According to the SEC’s official website, Kardashian received $250,000 from EMAX tokens, a cryptocurrency offered by EthereumMax. While SEC disclosures don’t forbid “influencers” to receive compensation for promoting crypto-coins, they do require that said influencers disclose when they receive payment for said promotion, which Kardashian didn’t do. As a result, she has agreed to pay a fine.
“The federal securities laws are clear that any celebrity or other individual who promotes a crypto asset security must disclose the nature, source, and amount of compensation they received in exchange for the promotion,” said Gurbir S. Grewal, Director of the SEC’s Division of Enforcement, in the official release. “Investors are entitled to know whether the publicity of a security is unbiased, and Ms. Kardashian failed to disclose this information.”
Kardashian neither admitted nor denied the SEC’s allegations.
This isn’t the first time that celebrities have been caught running afoul of SEC disclosure rules.

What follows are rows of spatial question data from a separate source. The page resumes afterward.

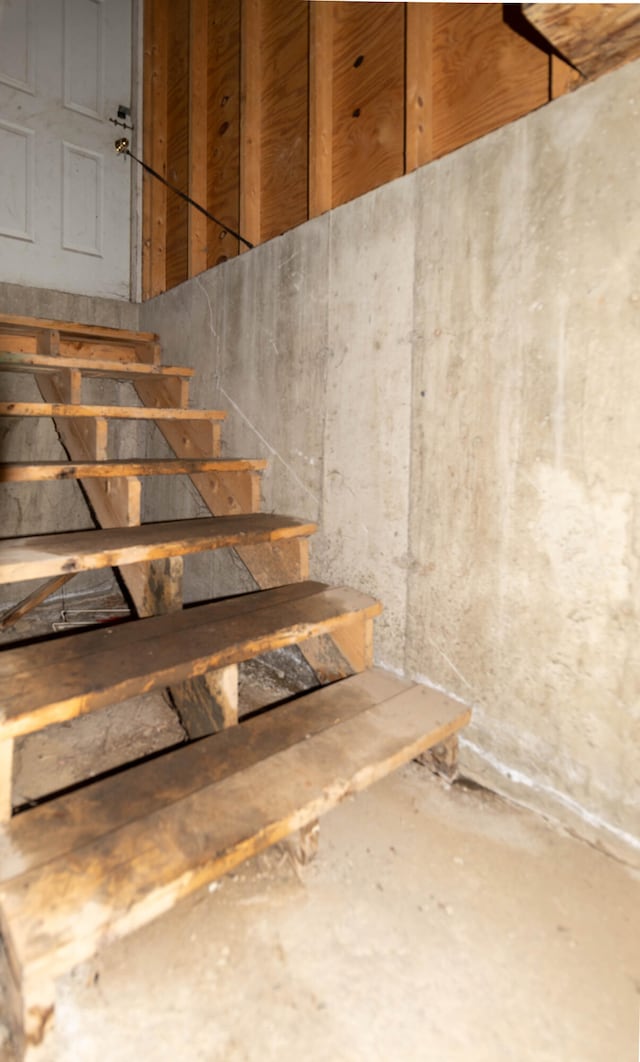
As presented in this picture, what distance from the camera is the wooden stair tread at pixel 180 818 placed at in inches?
34.0

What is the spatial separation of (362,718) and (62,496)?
2.36 metres

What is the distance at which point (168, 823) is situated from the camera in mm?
1041

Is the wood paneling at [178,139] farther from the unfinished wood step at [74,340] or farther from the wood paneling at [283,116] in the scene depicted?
the wood paneling at [283,116]

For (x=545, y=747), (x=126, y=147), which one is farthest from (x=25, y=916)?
(x=126, y=147)

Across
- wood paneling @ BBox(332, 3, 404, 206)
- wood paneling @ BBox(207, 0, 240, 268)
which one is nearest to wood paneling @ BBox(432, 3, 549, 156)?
wood paneling @ BBox(332, 3, 404, 206)

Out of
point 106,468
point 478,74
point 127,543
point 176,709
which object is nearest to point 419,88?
point 478,74

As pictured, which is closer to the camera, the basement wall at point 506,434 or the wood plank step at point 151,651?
the wood plank step at point 151,651

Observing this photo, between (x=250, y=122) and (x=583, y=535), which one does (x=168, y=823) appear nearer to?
(x=583, y=535)

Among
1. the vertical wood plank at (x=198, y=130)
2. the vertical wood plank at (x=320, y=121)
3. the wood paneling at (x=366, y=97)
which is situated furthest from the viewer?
the vertical wood plank at (x=198, y=130)

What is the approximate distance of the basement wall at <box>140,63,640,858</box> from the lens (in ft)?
4.19

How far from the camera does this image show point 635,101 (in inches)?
47.6

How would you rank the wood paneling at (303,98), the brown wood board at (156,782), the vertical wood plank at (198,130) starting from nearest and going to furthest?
1. the brown wood board at (156,782)
2. the wood paneling at (303,98)
3. the vertical wood plank at (198,130)

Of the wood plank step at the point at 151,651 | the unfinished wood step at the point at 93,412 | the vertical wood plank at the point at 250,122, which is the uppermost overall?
the vertical wood plank at the point at 250,122

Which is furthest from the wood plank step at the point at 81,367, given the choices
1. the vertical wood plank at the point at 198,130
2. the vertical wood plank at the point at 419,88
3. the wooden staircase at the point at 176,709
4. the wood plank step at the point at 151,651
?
the vertical wood plank at the point at 419,88
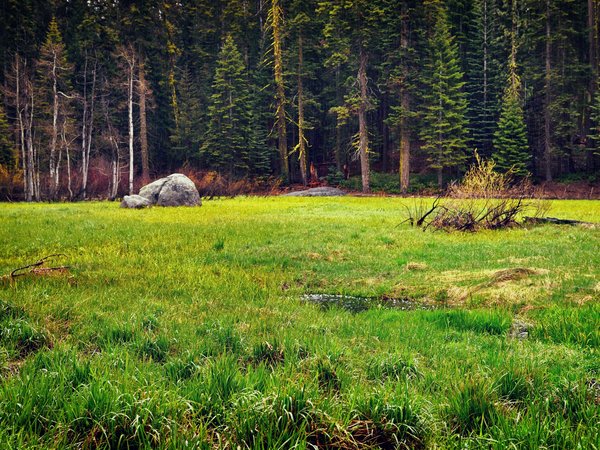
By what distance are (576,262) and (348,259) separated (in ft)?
17.8

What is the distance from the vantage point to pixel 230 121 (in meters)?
49.7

Back in September 2020, T.I. (real name: Clifford Harris) was fined $75,000 over what Bitcoin’s official website called “fraudulent initial coin offerings (ICOs).” To be more specific, the crypto coins that he touted — called flik tokens — were unregistered securities. Moreover, the SEC confirmed that T.I. sold the coins on his social platforms, falsely claimed to be a co-owner of the venture, and even had his celebrity friends pushing the venture on their own social platforms.

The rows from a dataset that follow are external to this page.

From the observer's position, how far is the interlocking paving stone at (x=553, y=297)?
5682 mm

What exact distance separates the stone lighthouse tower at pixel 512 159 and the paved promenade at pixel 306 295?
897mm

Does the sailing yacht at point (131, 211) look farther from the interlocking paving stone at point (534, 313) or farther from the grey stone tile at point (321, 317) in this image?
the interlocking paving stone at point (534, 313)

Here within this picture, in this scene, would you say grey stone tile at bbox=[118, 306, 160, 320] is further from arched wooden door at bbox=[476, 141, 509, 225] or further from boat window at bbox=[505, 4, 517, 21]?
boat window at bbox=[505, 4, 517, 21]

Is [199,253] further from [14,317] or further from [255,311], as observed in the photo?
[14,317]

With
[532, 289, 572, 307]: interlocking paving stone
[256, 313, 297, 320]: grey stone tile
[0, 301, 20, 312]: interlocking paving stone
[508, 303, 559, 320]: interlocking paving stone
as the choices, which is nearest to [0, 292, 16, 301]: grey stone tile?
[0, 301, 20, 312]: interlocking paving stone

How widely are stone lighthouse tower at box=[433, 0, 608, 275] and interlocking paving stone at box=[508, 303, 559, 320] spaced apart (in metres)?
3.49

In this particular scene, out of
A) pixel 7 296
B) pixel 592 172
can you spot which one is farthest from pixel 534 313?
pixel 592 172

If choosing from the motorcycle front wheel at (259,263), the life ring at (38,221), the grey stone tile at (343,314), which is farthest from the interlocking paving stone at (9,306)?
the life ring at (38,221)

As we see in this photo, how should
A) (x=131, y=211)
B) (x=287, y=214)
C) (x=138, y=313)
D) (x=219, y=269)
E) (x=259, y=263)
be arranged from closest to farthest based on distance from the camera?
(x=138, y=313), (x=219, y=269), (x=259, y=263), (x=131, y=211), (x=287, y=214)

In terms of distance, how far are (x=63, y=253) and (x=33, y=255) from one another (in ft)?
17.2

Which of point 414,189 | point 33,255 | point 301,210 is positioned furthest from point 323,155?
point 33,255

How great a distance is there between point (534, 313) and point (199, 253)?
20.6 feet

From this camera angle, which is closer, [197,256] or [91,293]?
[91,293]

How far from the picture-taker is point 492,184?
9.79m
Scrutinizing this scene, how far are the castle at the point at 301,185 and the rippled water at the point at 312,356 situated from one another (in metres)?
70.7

For his part, T.I. claims that the real mastermind behind the scheme, film producer Ryan Felton, defrauded him, and he “never received a dime” for his participation. However, like Kardashian, T.I. never admitted nor denied the SEC’s allegations.
All of these recent snafus have led us to wonder what, exactly, SEC disclosures entail, and what celebrities — and others — can do to avoid running afoul of the government agency in the future. Here are a few tips and tricks.
Editorial note: AfroTech makes no representation about the cryptocurrency information provided herein, and neither is the information meant to be construed as financial advice. The information presented herein is solely meant to be informative in nature. Consult with a licensed financial professional before investing your money.
SEC Disclosures: The Basics
The SEC’s official website has a myriad of rules about their various disclosures, and while it can seem like their requirements are nothing if not convoluted, Investopedia has broken down the basics of their requirements. Put simply, any publicly listed company — regardless of whether it deals in traditional or digital fiat/currency — has to disclose any and all financial stakes.
So, for example, Kardashian was required to disclose that she was being paid for her advertisement of the cryptocurrency — and was fined because she failed to do so. T.I., meanwhile, falsely claimed that he was a part-owner of the company he was advertising — and was fined because he did so.
What Are Some Penalties For Failure To Disclose?
The penalties for failure to properly follow the SEC guidelines vary.
Many SEC disclosures fall under civil rules, and the Division of Enforcement says that violators can expect to pay fines and, like T.I., be barred from participating in the cryptocurrency market for at least five years, according to Rolling Stone.
But in the event that SEC disclosure failures involve monetary fraud, criminal charges may be forthcoming. While the SEC can neither send people to jail nor pursue criminal charges against an alleged perpetrator, they can refer their findings to the Justice Department for federal prosecution, according to the Division of Enforcement.